> _Auszug_
• • • • •

Nun, der erste Spatenstich für
die Baldurschächte erfolgte bereits 1899.
[1] Wegen starken Fließsandes mußte das Niederbringen der
Schächte bei Teufen von 11 m und 22 m abgebrochen werden. Am 1. Februar 1906
wurde dann mit dem Abteufen der neuen Baldurschächte begonnen. Im
zweiten Anlauf wurden die unangenehmen Fließsande mit Hilfe des
Gefrierverfahrens, wenn auch mit Schwierigkeiten, überbrückt. Die
Fließsande reichen im Bereich der Baldur-Schächte bis etwa 150 m. Das
Einstellen des Teufens von Baldur 2 mit Fließsanden in Verbindung zu
bringen ist fachlicher Unsinn. Aus der folgenden Abbildung ist ersichtlich, dass
Baldur 2 bei ca. 530 m die ersten Kohleflöze erreicht hatte, was zum
Auffahren der erste Sohle absolut ausreichend war. Aus diesem Grunde wurde Baldur
2 vorerst auch nicht tiefer geteuft. In einer bei 600 m im Schacht 2 angesetzten
Sohle wird eine Verbindungsstrecke nach Schacht 1 aufgefahren. Zugleich wird eine
Pumpenkammer erstellt.[2]
Was auf dem Bild der Geschichtstafel
besonders auffällig ist, sind natürlich die Abteufgerüste
und nicht die Gefrieranlagen! Man kann die Anlagen zur Umsetzung des
Gefrierverfahrens mit einiger Mühe am rechten Bildrand erkennen. Die
folgenden Bilder sorgen für etwas mehr Klarheit bezüglich
Abteufgerüst, Fördergerüst und Gefrieranlagen.

• • • • •

> _Aufgaben_
(1) Prüfen Sie anhand des Auszugs über die Baldurschächte, ob die Aussagen (a) „Der erste Spatenstich für die Baldurschächte erfolgte 1906.“, (b) „Die Fließsande reichen im Bereich der Baldur-Schächte bis etwa 150 m.“ und (c) „Baldur 2 erreichte bei ca. 530 m die ersten Kohleflöze.“ zutreffen. Antworten Sie jeweils mit Ja oder Nein und zitieren Sie die entscheidende Textstelle wörtlich.
(2) Übersetzen Sie den folgenden Satz aus dem Auszug über die Baldurschächte ins Englische: „Im zweiten Anlauf wurden die unangenehmen Fließsande mit Hilfe des Gefrierverfahrens, wenn auch mit Schwierigkeiten, überbrückt.“
(3) Führen Sie sämtliche Tiefenangaben in Metern auf, die der Auszug über die Baldurschächte enthält.

• • • • •

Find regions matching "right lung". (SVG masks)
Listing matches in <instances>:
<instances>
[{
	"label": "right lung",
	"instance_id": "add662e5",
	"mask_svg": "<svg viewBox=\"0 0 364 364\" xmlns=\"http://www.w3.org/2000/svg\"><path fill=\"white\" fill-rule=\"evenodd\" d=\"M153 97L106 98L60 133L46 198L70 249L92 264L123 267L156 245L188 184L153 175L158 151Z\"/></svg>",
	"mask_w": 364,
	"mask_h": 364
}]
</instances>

• • • • •

> _Lösungen_
(1)
(a) Nein: „der erste Spatenstich für die Baldurschächte erfolgte bereits 1899“
(b) Ja: „Die Fließsande reichen im Bereich der Baldur-Schächte bis etwa 150 m.“
(c) Ja: „Baldur 2 bei ca. 530 m die ersten Kohleflöze erreicht hatte“

(2) On the second attempt, the troublesome running sands were overcome with the help of the freezing method, albeit with difficulty.

(3) 11 m, 22 m, 150 m, 530 m, 600 m